Tag Archives: narrative

Short and Long

This is exercise three in Steering the Craft. This exercise was broken into 2 parts, short and long. This set of exercises was one of my favorite to date. I did not particularly care for it the first time I tried, but the second time around, I had a better feel for how to approach this style of narrative.

Part one: Write a paragraph of narrative, 100-150 words, in sentences of seven or fewer words. No sentence fragments! Each must have a subject and a verb.

The glass fell, shattering on impact. She sat motionless, unfeeling. Her mother gave her that glass. The fragments gleamed in the sunlight. They reminded her of life’s fragility. Broken glass was now all that remained. She wept while sweeping up the pieces. She counted the shards as they dropped. She spoke aloud: “one, two…forty-nine.” They numbered the years, exactly. She died so young, her mother. Life had a way of sucker punching. “Goodbye,” she whispered, closing the lid.

The challenge for me initially in the exercise above was realizing that short sentences did not mean short words.
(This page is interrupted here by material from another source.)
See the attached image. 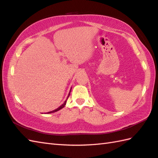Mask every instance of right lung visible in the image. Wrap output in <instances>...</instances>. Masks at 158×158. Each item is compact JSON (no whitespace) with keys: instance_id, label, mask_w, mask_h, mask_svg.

All I could think of was “see spot run.” I hope this was a little more compelling than spot 🙂

Part two: Write a half-page to a page of narrative, up to 350 words, which is all one sentence.

Raucous laughter rang through the halls as he ran, short legs pumping, trying to carry him as fast as they could; away from the eyes, the teeth, the gestures–the ridicule of the taunting children who cruelly threw their leftover lunches at his feet, compelling him with the smell, to eat, but pride would not let him bend down to pick up the bitten sandwiches, half cookies; he was used to being hungry, he was used to disappearing through sheer force of will into a quiet space inhabited by only his thoughts of a better life where hunger pangs were not his constant companion and, just once, shoes and clothes and underwear were not leftovers, so no, he would not pick up the lunches, his stomach told him otherwise, so he did the only thing he could do; he ran, as fast as his legs could carry him away from the temptation of a second hand lunch to further humiliate him and his second hand life, his discarded dreams, like their discarded sandwiches lay at his feet as he tried to outrun their taunting — you’ll never fly around the world, you’ll never see a whale, you’ll never be more than a second class dreamer of broken and discarded dreams, he ran, his legs burning, but he wouldn’t stop, not this time, not ever, he would outrun them, he would, he would — “I will!” he screamed as he tore through the gates of the school, ignoring the calls of the security guards, ignoring the pain in his toes as the too small shoes supplemented with cardboard, to fill the places where holes had been worn, threatened to burst from his feet, leaving him to run barefoot on the blistering pavement; but he wouldn’t stop, not now, not ever– no more broken dreams, no more discarded wishes; he would run, he would run or he would die, he would run because that’s all there was, all he could do to escape the place where life was cruel, and to a place where dreams would flourish.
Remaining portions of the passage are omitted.